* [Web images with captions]
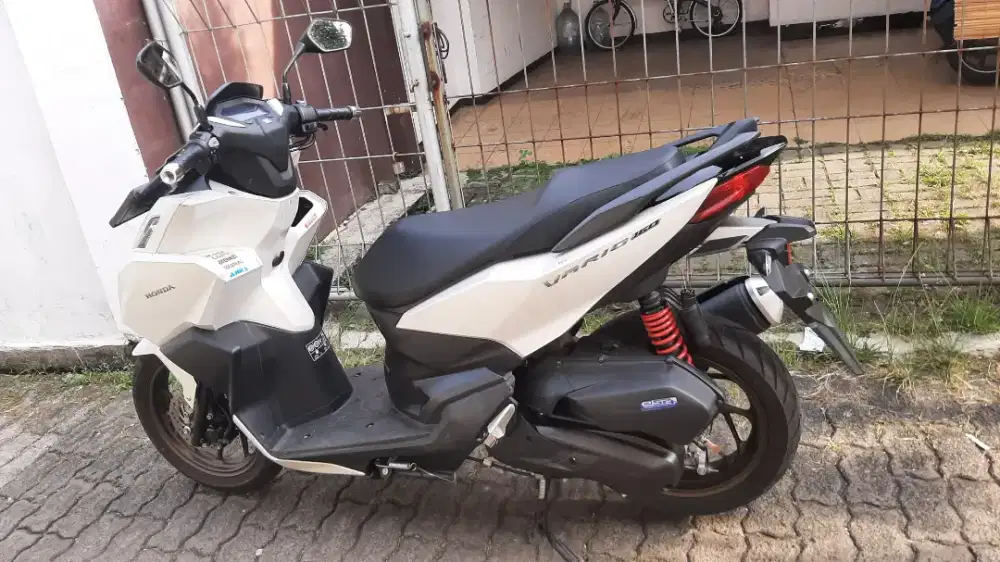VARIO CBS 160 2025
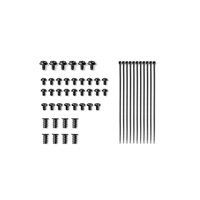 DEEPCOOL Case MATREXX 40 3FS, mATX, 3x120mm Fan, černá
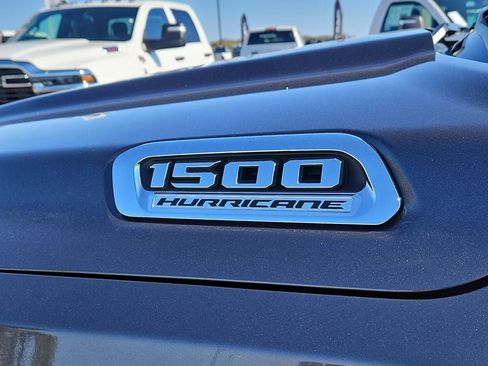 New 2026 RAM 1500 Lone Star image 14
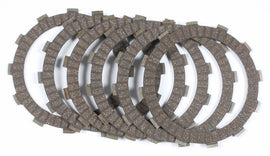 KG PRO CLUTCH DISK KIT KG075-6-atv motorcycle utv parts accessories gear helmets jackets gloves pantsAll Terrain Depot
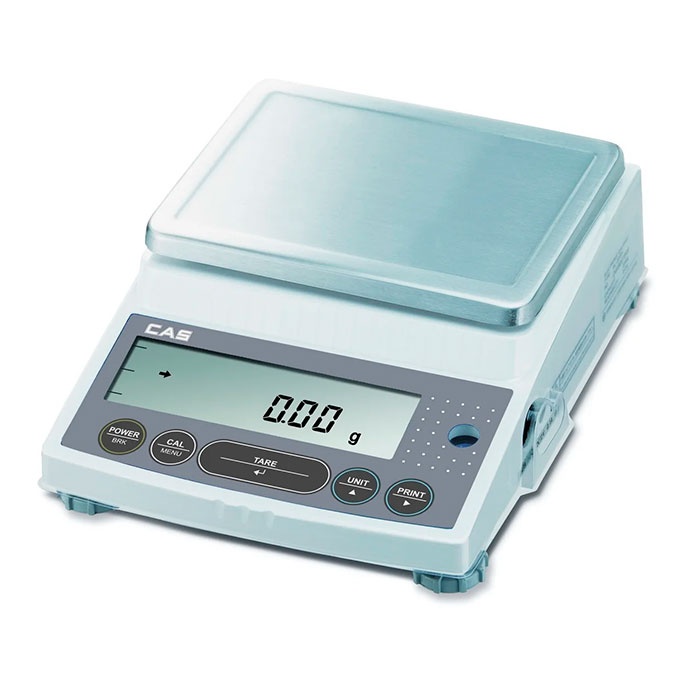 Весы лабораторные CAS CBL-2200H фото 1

==

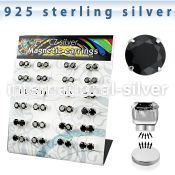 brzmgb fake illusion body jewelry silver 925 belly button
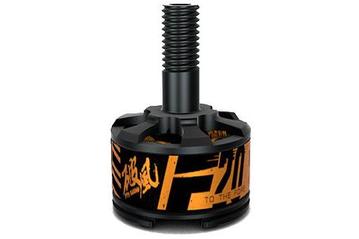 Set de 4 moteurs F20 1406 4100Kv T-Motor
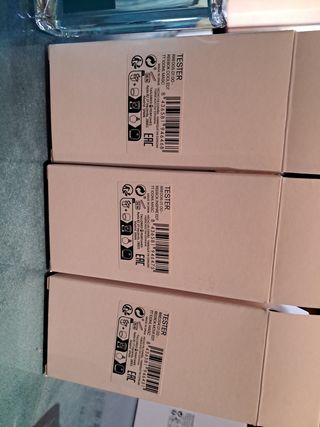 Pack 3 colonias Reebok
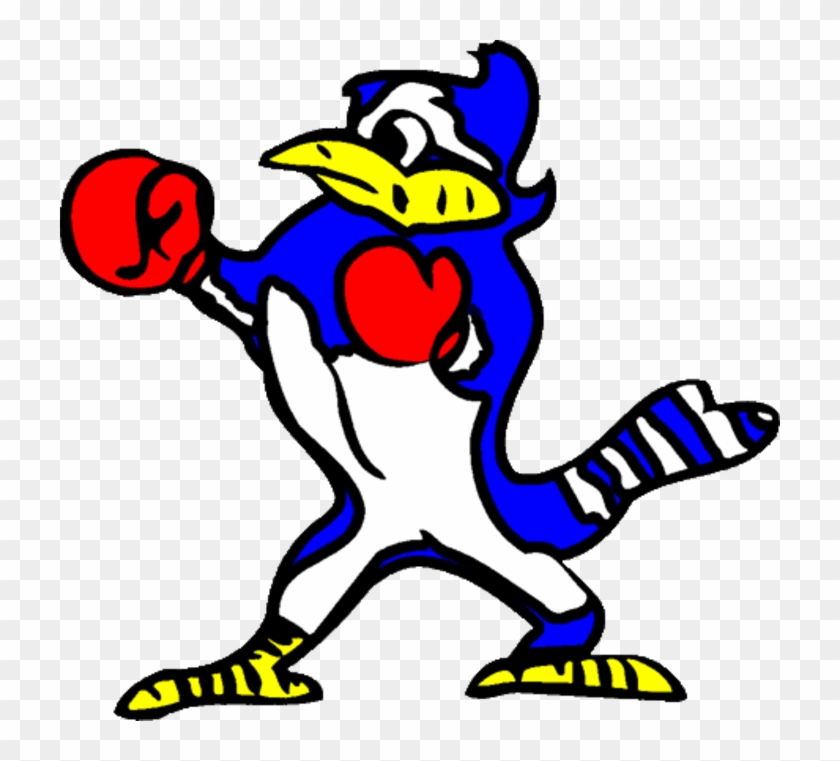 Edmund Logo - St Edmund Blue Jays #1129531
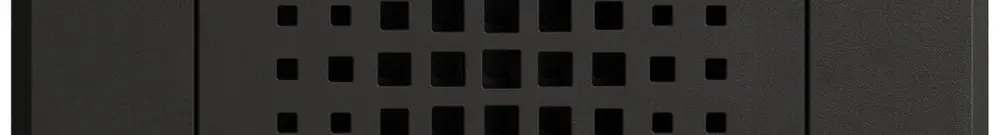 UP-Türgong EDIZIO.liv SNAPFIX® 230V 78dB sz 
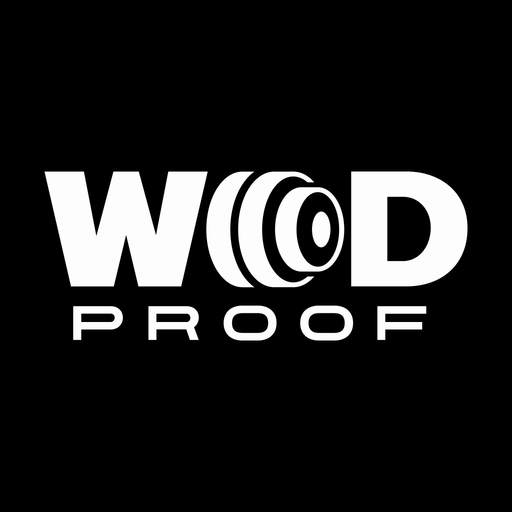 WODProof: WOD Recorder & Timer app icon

* [INSTRUCTIONS TO FOLLOW]
Quote the lines of the listing word for word, from the line containing "VARIO CBS 160 2025" through the line containing "Весы лабораторные CAS CBL-2200H фото 1", and leave the pictures out of your answer.

* [RESPONSE TO THIS EXERCISE]
VARIO CBS 160 2025
 DEEPCOOL Case MATREXX 40 3FS, mATX, 3x120mm Fan, černá
 New 2026 RAM 1500 Lone Star image 14
 KG PRO CLUTCH DISK KIT KG075-6-atv motorcycle utv parts accessories gear helmets jackets gloves pantsAll Terrain Depot
 Весы лабораторные CAS CBL-2200H фото 1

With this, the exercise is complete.